Let's say you have a system of pure expressions, like,
(bi0, bi1, bi2, ai0, ai1, ai2) := inputs
b0 := bi0 && bi1
a1 := b0 ? ai0 : cbrt(ai0)
a2 := bi2 ? a1 : ai1
output := a2 > ai2
# prove:
output == True
Can an automated theorem prover be programmed, not just to find some inputs for which output is true, but to find all possible inputs for which it is true?
SMT solvers are quite good at solving these sorts of constraints and there are many to choose from.

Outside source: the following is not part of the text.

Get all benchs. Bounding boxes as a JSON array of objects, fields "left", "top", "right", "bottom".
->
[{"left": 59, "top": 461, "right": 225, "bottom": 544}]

See https://smtlib.cs.uiowa.edu for an overview.
One implementation is Microsoft's z3, which can easily handle queries like the one you posed: https://github.com/Z3Prover/z3
SMT solvers can be programmed in the so called SMTLib syntax (see first link above), or they provide APIs in many languages for you to program them in; including C/C++/Java/Python/Haskell etc. Furthermore, most theorem provers these days (including Isabelle/HOL) come with tactics that use these provers behind the scenes; so many integrations are possible.
As I mentioned, z3 can be programmed in various languages, a good paper to review is https://theory.stanford.edu/~nikolaj/programmingz3.html, which uses Python to do so.

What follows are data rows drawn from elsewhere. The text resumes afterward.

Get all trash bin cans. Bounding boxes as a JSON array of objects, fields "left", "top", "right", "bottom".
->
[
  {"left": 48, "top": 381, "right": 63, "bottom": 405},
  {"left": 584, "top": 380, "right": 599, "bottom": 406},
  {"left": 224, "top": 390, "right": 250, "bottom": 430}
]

For your particular problem, here's how it'd be solved using z3 in Haskell, using the SBV layer (http://leventerkok.github.io/sbv/):
import Data.SBV
problem :: IO AllSatResult
problem = allSatWith z3{allSatPrintAlong = True} $ do
[bi0, bi1, bi2] <- sBools ["bi0", "bi1", "bi2"]

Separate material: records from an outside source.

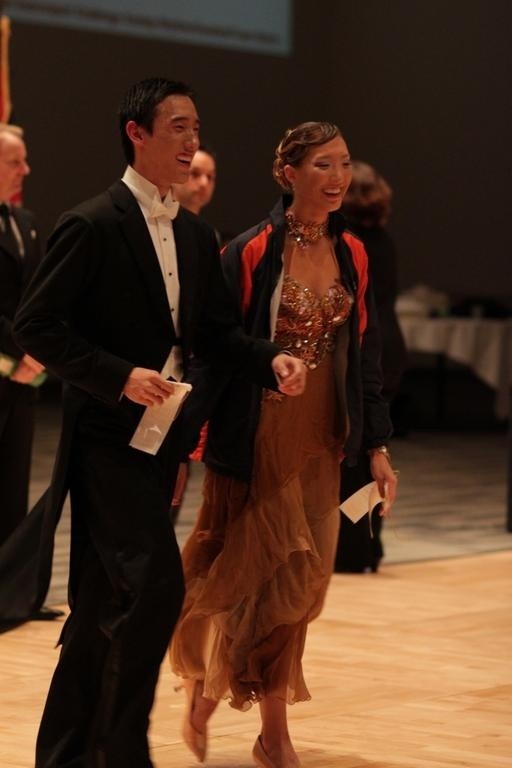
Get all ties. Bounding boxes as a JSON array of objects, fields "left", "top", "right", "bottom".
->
[{"left": 0, "top": 202, "right": 21, "bottom": 263}]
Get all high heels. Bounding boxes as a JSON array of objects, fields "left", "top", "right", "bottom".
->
[
  {"left": 336, "top": 541, "right": 383, "bottom": 573},
  {"left": 252, "top": 736, "right": 276, "bottom": 767},
  {"left": 173, "top": 679, "right": 207, "bottom": 762}
]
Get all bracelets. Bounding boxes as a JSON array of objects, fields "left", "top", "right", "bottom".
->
[{"left": 366, "top": 446, "right": 394, "bottom": 462}]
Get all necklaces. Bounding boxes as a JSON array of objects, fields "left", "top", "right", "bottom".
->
[{"left": 283, "top": 210, "right": 333, "bottom": 252}]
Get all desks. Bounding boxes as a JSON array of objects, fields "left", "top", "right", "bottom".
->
[{"left": 396, "top": 315, "right": 512, "bottom": 423}]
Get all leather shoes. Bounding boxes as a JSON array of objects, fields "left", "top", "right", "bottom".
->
[{"left": 36, "top": 604, "right": 62, "bottom": 619}]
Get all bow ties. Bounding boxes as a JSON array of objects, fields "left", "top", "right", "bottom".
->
[{"left": 116, "top": 178, "right": 180, "bottom": 223}]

[ai0, ai1, ai2] <- sReals ["ai0", "ai1", "ai2"]
cbrt_ai0 <- sReal "cbrt_ai0"
let cube x = x * x * x
constrain $ cube cbrt_ai0 .== ai0
let b0 = bi0 .&& bi1
a1 = ite b0 ai0 cbrt_ai0
a2 = ite bi2 a1 ai1
pure $ a2 .> ai2
When I run this, I get:
*Main> problem
Solution #1:
bi0 = False :: Bool
bi1 = False :: Bool
bi2 = False :: Bool
ai0 = 0.125 :: Real
ai1 = -0.5 :: Real
ai2 = -2.0 :: Real
cbrt_ai0 = 0.5 :: Real
Solution #2:
bi0 = True :: Bool
bi1 = True :: Bool
bi2 = True :: Bool
ai0 = 0.0 :: Real
ai1 = 0.0 :: Real
ai2 = -1.0 :: Real
cbrt_ai0 = 0.0 :: Real
Solution #3:
bi0 = True :: Bool
bi1 = False :: Bool
bi2 = True :: Bool
ai0 = 0.0 :: Real
ai1 = 0.0 :: Real
ai2 = -1.0 :: Real
cbrt_ai0 = 0.0 :: Real
...[many more lines deleted...]
I interrupted the output since it seems there's a lot of assignments (possibly infinite by looking at the structure of your problem).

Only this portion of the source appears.